» **Source passage**
────────────────

The Spanish government will “analyse various options” that have opened up in the wake of the announcement from IAG International Airlines Group this week that it was in advanced talks to suspend the planned acquisition of Air Europa (UX, Palma de Mallorca), a representative of the office of Deputy Prime Minister Nadia Calviño has told local media. This is especially the case given the state loans already provided to the beleaguered long-haul specialist.

IAG and Air Europa parent Globalia issued a joint release on December 16 to follow up the group's announcement the previous day, confirming they had terminated their previous agreements and that the group will pay Globalia EUR75 million euros (USD85 million) as a break-fee and compensation. However, IAG “also reached an understanding with Globalia to evaluate, before the end of January 2022, alternative structures that may be of interest to both companies and offer significant benefits for their shareholders, customers, and employees.” Both parties agreed that the amount paid will be subtracted from any future purchase price.

Spain's government, meanwhile, is studying a contingency plan for the carrier and will do everything necessary to guarantee its survival, its spokesperson said. The Ministry of Economy has previously considered Air Europa “strategic for Spain due to its importance for the sectors of aviation and tourism.”

────────────────

[Stored items]

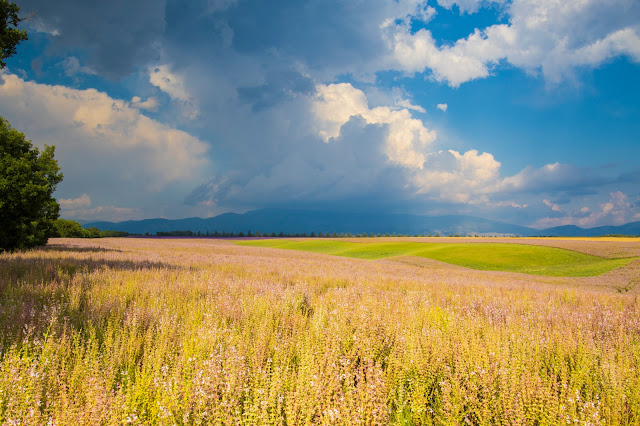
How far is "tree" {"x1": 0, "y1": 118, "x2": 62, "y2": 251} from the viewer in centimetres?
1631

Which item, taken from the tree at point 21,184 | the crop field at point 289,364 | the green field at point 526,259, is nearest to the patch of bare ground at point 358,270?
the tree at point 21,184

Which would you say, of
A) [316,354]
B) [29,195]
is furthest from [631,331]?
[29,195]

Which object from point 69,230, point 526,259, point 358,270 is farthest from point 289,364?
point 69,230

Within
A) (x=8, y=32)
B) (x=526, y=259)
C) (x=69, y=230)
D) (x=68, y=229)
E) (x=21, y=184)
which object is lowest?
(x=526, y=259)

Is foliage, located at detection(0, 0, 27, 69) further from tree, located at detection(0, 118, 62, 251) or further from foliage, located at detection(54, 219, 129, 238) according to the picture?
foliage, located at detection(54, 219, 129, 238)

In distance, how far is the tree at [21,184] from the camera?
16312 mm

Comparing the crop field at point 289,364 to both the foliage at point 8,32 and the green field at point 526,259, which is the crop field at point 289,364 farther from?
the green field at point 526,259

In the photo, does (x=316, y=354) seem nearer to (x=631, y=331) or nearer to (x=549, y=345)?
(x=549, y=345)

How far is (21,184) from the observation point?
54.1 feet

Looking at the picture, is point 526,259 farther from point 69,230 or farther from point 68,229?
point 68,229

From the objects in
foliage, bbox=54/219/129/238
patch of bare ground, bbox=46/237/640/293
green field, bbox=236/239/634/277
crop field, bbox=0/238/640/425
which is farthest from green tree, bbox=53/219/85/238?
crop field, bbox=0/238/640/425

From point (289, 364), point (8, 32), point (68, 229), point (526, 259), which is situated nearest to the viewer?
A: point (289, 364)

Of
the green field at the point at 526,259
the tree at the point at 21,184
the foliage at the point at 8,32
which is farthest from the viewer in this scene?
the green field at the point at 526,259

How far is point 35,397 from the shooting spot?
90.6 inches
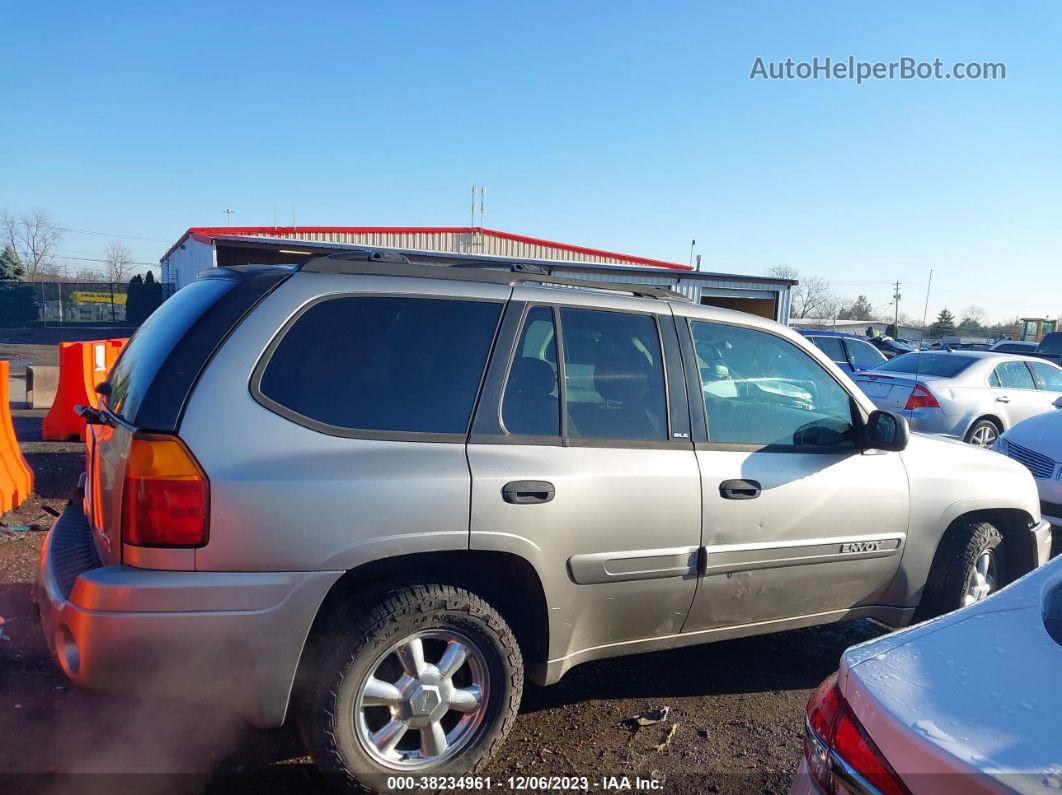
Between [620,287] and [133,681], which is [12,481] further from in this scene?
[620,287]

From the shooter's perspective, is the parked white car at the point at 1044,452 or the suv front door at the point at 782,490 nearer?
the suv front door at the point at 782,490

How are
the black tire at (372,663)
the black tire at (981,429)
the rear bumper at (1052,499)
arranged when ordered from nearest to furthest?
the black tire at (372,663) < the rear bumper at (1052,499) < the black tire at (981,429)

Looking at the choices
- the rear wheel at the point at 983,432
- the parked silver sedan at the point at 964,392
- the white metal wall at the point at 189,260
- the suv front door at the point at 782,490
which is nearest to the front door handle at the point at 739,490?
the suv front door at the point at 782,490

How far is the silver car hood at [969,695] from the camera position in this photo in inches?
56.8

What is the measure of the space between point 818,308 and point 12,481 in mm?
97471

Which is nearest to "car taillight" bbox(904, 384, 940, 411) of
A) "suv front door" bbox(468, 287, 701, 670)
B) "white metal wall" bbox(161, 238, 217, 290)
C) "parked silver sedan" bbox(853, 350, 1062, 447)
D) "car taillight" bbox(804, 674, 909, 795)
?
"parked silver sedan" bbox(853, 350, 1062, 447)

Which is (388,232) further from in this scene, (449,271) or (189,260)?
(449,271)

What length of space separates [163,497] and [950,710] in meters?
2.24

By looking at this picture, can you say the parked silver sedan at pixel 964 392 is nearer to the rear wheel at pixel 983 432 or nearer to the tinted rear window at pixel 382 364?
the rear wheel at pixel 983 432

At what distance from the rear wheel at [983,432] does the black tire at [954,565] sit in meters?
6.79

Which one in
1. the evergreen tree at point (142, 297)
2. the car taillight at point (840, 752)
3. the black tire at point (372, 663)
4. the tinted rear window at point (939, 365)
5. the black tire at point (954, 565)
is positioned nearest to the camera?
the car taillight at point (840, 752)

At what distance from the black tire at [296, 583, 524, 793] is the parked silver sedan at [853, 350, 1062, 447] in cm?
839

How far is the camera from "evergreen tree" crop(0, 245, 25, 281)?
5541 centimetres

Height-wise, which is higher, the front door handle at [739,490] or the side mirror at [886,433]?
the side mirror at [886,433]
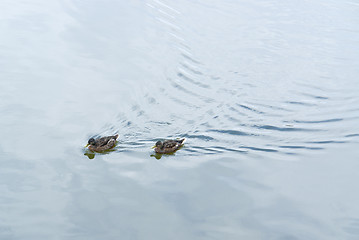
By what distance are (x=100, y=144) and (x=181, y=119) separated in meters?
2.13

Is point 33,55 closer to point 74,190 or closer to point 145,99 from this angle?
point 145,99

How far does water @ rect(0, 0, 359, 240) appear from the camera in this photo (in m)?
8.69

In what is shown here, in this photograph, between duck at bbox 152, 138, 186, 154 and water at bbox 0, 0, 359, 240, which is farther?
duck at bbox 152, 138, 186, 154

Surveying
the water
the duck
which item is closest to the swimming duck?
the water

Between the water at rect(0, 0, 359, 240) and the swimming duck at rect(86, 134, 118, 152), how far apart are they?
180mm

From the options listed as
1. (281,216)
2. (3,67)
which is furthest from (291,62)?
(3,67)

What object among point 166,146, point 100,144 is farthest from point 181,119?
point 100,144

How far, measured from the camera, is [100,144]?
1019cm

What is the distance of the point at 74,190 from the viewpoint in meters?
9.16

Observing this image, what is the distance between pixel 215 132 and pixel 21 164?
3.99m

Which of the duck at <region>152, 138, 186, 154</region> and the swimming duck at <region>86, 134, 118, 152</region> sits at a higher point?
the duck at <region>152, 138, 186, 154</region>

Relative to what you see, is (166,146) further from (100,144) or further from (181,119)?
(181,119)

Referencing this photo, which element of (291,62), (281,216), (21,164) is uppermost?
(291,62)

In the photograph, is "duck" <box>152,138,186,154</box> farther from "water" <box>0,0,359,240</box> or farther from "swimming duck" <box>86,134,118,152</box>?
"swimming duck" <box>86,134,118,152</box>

────────────────

» **Assignment A**
Summarize the passage on IAG and Air Europa in two sentences.
» **Assignment B**
Extend the passage on IAG and Air Europa, starting after its final sentence.
The records play no part in the work that follows.

» **Exercise result A**
IAG and Air Europa's parent Globalia have terminated their previous agreements on the planned acquisition, with IAG paying Globalia EUR75 million as a break-fee and compensation, although the two companies will evaluate alternative structures before the end of January 2022. The Spanish government, which has already provided state loans to Air Europa, is analyzing various options and studying a contingency plan to guarantee the carrier's survival.

» **Exercise result B**
With talks on the merger with Iberia now frozen and the future uncertain, Madrid “wants to send a message of reassurance to Air Europa’s employees, customers, and suppliers. The government is going to analyse the various options that are available in this situation, with the intention of guaranteeing the continuity of activities and operations,” Calviño’s office said, as quoted by digital newspaper El Confidencial.

“The executive made its intentions clear from the first moment by lending its support. Through SEPI and the ICO we have made available to the company a significant amount of financial resources, more than EUR600 million [USD679 million],” the statement continued.

In November 2020, Spain’s sovereign wealth fund (Sociedad Estatal de Participaciones Industriales - SEPI) awarded EUR475 million (USD537 million) to the embattled carrier, while early in the pandemic the state-owned bank Instituto de Credito Oficial (ICO) provided Globalia with a loan of around EUR140 million (USD158 million). Globalia also currently owes an estimated EUR800 million (USD905 million) to banks and suppliers.

“In this difficult environment for the air transport sector, the government will continue working to strengthen its business solvency, protecting adequate competition for the benefit of travellers, and ensuring the proper use of public resources at all times,” the statement concluded. “The government is continuously monitoring the evolution of the air transport sector to guarantee the adequate functioning of its services and operations and facilitate the adaptation of airlines to the conditions created by the pandemic.”

Xavier Ramis, general director for ports and airports in the government of the Balearic Islands, affirmed to the Majorca Daily Bulletin that the state “will help the company as much as it can to guarantee its continuity, as Air Europa is a company based in Mallorca that has always been committed to inter-island connectivity and links with the mainland and the European market.”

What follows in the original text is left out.